“Operations this morning in Idlib resulted in two deaths and several wounded by security forces' gunfire,” the Syrian Observatory for Human Rights said in a statement. - File Photo

NICOSIA: Security forces killed at least four people on Tuesday as they kept up a crackdown in the northwestern Idlib province bordering Turkey and the flashpoint city of Hama, rights activists said.

“Operations this morning in Idlib resulted in two deaths and several wounded by security forces' gunfire,” the Syrian Observatory for Human Rights said in a statement.

“Around a dozen tanks and other armoured vehicles attacked the Binnish and Sarmin areas” of Idlib, the Britain-based group said.

A human rights lawyer, on condition of anonymity, said two other people were also killed as security forces opened fire in the central city of Hama, where some 50 tanks were deployed in the Hilfaya and Tibet al-Imam districts.

The Syrian Observatory also said two others died on Tuesday of their wounds in the city of Deir Ezzor, the largest in eastern Syria.

Intense gunfire was heard in Deir Ezzor - scene of a deadly army assault on Sunday that killed 42 people - “where a woman and a young man died of their wounds,” the Observatory added.

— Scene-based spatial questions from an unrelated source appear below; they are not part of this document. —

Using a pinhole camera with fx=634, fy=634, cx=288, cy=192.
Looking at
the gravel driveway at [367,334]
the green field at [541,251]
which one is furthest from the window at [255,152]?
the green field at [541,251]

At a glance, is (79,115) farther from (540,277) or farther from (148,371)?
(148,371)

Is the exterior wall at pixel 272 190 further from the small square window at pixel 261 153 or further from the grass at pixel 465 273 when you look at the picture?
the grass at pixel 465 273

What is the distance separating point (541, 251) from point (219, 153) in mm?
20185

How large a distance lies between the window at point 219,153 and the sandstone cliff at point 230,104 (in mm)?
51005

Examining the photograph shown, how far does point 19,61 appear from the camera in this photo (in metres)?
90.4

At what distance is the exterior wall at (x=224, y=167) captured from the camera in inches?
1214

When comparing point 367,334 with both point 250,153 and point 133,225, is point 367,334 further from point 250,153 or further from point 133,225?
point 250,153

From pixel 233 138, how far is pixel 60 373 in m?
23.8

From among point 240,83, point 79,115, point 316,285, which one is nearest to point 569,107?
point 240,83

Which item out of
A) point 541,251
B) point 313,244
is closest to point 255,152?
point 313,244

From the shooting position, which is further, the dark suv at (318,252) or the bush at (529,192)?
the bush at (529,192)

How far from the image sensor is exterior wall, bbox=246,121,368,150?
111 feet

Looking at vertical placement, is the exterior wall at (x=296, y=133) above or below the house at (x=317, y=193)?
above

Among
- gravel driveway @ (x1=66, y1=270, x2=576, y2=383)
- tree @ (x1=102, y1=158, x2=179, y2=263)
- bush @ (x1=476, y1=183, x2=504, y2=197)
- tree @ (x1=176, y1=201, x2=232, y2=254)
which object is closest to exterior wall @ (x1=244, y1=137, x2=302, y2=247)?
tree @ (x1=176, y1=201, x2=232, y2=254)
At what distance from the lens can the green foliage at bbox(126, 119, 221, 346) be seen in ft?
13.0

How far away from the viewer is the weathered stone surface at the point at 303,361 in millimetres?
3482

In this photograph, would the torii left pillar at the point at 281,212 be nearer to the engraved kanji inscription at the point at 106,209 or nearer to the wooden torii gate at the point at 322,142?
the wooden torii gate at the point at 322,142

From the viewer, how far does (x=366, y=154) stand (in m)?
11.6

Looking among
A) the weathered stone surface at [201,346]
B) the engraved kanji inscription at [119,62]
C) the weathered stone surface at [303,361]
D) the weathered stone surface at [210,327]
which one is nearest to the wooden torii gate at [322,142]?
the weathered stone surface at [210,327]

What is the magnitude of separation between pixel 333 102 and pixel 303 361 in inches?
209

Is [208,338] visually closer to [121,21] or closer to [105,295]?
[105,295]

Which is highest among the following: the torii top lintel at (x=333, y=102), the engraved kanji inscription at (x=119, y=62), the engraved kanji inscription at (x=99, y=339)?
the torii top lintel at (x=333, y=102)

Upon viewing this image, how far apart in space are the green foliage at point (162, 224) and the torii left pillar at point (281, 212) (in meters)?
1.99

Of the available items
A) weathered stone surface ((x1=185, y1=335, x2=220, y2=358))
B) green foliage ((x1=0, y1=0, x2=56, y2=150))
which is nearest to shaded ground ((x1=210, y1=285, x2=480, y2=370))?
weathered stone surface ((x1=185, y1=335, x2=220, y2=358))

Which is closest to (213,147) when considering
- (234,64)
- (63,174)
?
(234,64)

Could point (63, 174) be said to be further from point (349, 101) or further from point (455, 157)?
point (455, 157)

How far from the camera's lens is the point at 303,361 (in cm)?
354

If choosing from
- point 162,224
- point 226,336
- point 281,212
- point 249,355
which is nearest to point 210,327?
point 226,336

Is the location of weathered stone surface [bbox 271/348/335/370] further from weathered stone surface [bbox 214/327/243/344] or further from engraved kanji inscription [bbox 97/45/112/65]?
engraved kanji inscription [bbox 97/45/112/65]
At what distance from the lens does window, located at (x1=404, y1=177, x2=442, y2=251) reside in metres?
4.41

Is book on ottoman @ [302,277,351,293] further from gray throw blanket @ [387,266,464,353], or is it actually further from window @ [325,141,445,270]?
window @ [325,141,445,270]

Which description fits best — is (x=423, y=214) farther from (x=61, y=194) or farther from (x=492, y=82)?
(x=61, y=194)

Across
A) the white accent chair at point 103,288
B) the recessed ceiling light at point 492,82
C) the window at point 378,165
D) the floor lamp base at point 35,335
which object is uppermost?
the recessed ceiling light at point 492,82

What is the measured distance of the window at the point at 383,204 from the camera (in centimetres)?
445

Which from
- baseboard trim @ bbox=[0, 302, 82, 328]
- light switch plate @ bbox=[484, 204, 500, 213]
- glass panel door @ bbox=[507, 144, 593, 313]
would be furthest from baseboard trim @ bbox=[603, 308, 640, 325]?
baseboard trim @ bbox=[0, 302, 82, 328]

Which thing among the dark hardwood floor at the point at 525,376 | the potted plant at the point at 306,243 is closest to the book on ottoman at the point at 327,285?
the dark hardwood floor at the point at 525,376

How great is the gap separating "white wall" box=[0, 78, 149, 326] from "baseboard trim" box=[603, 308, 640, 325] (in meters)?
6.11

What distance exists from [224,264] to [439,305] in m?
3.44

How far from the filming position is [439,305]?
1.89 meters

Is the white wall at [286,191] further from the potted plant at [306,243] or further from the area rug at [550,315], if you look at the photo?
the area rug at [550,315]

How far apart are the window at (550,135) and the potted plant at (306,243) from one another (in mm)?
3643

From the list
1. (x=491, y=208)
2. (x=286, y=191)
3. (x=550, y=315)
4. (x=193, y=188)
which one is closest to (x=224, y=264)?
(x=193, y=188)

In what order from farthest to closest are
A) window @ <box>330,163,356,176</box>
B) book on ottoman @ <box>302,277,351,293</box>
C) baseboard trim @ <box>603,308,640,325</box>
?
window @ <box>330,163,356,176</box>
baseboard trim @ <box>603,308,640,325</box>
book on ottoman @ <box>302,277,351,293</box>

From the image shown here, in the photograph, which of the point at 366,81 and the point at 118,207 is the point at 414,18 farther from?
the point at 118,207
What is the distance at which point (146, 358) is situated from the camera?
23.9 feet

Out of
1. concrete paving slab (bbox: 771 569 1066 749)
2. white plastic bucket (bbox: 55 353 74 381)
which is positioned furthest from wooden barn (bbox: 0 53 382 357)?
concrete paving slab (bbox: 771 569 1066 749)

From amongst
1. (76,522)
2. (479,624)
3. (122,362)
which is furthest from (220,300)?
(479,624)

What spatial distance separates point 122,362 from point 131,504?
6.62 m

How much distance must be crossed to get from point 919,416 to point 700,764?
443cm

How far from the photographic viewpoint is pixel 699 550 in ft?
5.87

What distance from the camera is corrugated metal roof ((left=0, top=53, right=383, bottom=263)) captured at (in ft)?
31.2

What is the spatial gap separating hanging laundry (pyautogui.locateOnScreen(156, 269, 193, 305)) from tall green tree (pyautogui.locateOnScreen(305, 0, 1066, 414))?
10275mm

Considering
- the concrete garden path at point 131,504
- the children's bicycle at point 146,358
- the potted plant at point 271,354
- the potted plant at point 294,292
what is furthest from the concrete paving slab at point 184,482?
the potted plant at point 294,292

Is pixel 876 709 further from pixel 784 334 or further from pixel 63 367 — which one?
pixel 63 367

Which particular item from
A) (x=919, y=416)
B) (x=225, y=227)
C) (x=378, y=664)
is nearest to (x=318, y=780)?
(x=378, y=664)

It also said at least 17 people were arrested in a security swoop on the Huweika district of the city.

The latest violence comes as pressure grows on Syria with a visit from the Turkish foreign minister, bearing the message that Ankara “has run out of patience” with the deadly crackdown on anti-regime protests.

US Secretary of State Hillary Clinton has asked Foreign Minister Ahmet Davutoglu to press Syria to “return its military to the barracks,” while Damascus has said the minister would himself “receive a firm message” during his visit.

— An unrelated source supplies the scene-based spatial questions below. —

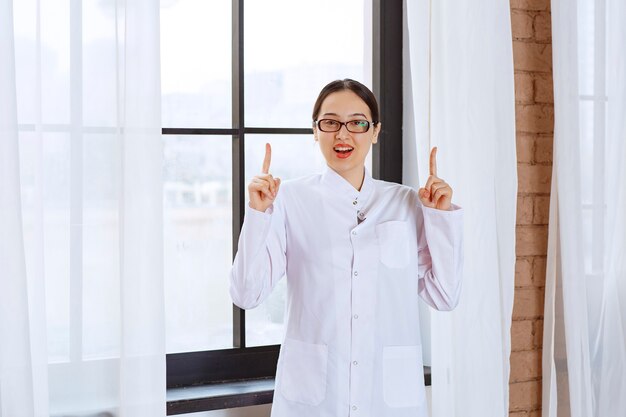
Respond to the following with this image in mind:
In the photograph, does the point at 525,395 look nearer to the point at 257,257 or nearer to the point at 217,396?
the point at 217,396

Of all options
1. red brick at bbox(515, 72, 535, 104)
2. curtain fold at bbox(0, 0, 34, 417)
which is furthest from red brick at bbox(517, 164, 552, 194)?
curtain fold at bbox(0, 0, 34, 417)

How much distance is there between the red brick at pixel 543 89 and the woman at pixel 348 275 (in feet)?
3.19

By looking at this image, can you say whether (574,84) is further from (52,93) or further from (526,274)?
(52,93)

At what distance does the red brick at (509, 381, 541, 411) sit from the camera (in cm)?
291

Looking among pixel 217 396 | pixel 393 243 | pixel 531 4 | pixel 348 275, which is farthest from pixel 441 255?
pixel 531 4

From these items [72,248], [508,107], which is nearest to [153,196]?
[72,248]

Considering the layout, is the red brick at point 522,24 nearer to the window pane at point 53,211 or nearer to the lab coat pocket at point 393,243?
the lab coat pocket at point 393,243

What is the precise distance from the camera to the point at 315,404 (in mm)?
2037

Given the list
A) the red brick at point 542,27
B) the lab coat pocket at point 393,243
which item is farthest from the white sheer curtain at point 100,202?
the red brick at point 542,27

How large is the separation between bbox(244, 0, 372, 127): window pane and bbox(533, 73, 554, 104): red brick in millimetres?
575

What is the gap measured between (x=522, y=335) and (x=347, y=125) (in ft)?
4.09

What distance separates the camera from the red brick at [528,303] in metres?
2.91

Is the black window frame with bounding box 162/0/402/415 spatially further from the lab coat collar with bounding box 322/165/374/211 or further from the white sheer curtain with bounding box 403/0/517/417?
the lab coat collar with bounding box 322/165/374/211

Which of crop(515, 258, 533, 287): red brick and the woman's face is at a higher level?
the woman's face
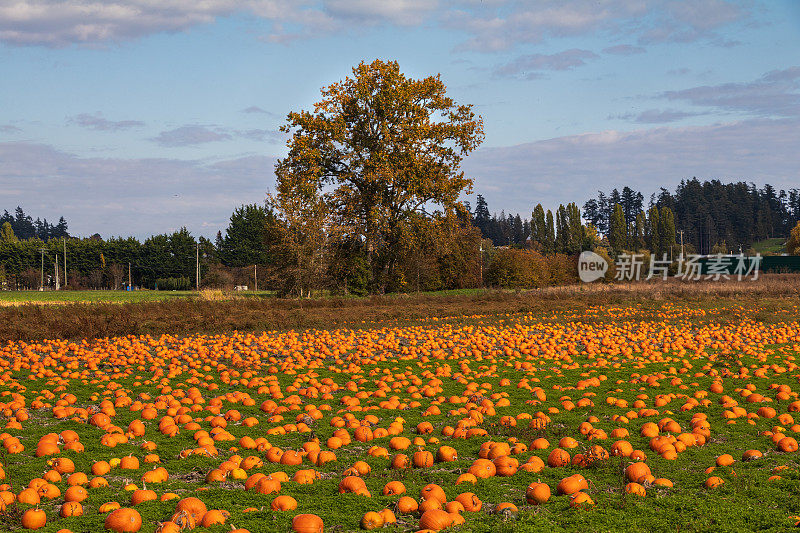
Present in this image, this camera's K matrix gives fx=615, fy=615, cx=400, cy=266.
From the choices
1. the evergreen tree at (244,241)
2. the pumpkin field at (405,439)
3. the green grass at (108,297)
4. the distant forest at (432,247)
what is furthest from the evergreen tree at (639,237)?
the pumpkin field at (405,439)

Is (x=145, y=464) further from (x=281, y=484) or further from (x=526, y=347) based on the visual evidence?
(x=526, y=347)

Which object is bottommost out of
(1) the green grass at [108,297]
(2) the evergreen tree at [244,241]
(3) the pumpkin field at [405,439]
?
(1) the green grass at [108,297]

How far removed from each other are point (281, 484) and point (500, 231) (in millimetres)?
144254

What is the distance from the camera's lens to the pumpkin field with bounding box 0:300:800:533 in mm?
3781

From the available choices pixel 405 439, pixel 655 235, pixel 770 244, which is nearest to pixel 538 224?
pixel 655 235

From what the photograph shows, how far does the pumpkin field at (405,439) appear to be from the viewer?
12.4 feet

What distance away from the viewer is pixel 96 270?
296ft

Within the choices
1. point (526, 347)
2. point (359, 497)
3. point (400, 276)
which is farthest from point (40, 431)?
point (400, 276)

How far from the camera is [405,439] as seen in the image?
18.0 feet

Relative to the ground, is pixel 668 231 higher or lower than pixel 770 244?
higher

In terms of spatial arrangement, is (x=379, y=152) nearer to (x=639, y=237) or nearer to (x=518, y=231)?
(x=639, y=237)

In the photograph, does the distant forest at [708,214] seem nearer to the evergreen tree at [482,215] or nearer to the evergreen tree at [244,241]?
the evergreen tree at [482,215]

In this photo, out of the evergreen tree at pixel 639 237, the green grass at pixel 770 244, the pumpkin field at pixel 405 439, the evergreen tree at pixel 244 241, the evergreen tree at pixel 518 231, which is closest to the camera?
the pumpkin field at pixel 405 439

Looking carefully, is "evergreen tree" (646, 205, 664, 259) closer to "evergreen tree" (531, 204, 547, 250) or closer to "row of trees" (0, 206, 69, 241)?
"evergreen tree" (531, 204, 547, 250)
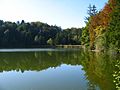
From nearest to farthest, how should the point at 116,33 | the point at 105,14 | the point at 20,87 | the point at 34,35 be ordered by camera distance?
the point at 20,87
the point at 116,33
the point at 105,14
the point at 34,35

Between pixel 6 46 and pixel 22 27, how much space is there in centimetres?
1784

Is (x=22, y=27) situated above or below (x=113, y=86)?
above

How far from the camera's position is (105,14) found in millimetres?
51219

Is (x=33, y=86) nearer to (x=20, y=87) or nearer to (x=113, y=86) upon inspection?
(x=20, y=87)

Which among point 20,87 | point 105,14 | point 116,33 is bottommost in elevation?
point 20,87

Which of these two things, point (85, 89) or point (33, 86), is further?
point (33, 86)

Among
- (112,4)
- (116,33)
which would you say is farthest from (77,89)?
(112,4)

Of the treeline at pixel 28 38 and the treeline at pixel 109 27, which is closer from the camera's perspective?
the treeline at pixel 109 27

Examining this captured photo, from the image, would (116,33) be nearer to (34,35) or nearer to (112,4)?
(112,4)

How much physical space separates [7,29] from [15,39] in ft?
19.6

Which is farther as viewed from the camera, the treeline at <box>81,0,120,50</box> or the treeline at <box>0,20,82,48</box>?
the treeline at <box>0,20,82,48</box>

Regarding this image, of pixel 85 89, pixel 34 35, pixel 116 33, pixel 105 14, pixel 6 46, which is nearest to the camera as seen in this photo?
pixel 85 89

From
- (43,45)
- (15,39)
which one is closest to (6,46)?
(15,39)

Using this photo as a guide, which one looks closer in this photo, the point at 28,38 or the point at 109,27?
the point at 109,27
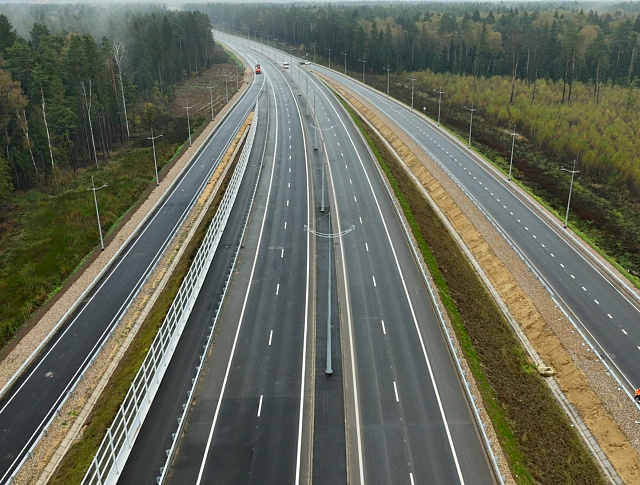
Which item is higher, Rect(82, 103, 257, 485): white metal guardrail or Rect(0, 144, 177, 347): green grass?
Rect(82, 103, 257, 485): white metal guardrail

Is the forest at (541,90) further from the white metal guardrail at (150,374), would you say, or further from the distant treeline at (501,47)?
the white metal guardrail at (150,374)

On their Facebook page, Syrian Revolution 2011, an engine of the uprising, activists invited Davutoglu to “come and pray in the mosque” of the capital's Al-Midan area “to find out from close up of the demands of the Syrian people.”

The visit comes after rights activists said security forces shot dead at least eight people in Deir Ezzor on Monday.

The regime's repression of Syria's pro-democracy uprising since mid-March has killed more than 2,050 people, including almost 400 members of the security forces, according to the Syrian Observatory.